*** ENTRIES SUPPLIED

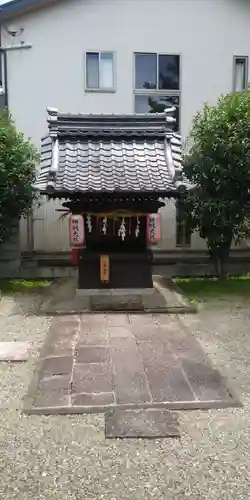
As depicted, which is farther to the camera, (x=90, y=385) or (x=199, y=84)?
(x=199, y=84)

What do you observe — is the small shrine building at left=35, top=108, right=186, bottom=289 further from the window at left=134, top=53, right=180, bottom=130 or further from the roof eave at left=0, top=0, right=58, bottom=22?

******
*** ENTRIES SUPPLIED

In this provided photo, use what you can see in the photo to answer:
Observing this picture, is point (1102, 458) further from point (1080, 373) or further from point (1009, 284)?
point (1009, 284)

******
*** ENTRIES SUPPLIED

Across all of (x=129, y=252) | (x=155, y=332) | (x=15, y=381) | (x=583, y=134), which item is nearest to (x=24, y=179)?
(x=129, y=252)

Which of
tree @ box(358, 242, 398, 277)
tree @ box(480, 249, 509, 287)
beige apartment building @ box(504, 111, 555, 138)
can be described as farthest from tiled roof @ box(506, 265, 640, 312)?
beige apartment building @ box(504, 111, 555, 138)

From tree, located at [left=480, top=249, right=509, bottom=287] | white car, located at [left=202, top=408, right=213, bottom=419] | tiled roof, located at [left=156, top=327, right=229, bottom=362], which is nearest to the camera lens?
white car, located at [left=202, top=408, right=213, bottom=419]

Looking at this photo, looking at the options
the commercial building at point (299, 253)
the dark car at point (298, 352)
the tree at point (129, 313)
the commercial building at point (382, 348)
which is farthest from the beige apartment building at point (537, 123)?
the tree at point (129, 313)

******

:: WORK TO BE COMPLETED ::
Rewrite the lines from the one containing "As depicted, which" through the one containing "What do you", changing "small shrine building" to "small temple building" and leaving everything else unchanged. Return only those lines.

:: EXERCISE RESULT ::
As depicted, which is farther to the camera, (x=90, y=385) or (x=199, y=84)?
(x=199, y=84)

What do you observe — is the small temple building at left=35, top=108, right=186, bottom=289 further from the window at left=134, top=53, right=180, bottom=130 or further from the roof eave at left=0, top=0, right=58, bottom=22?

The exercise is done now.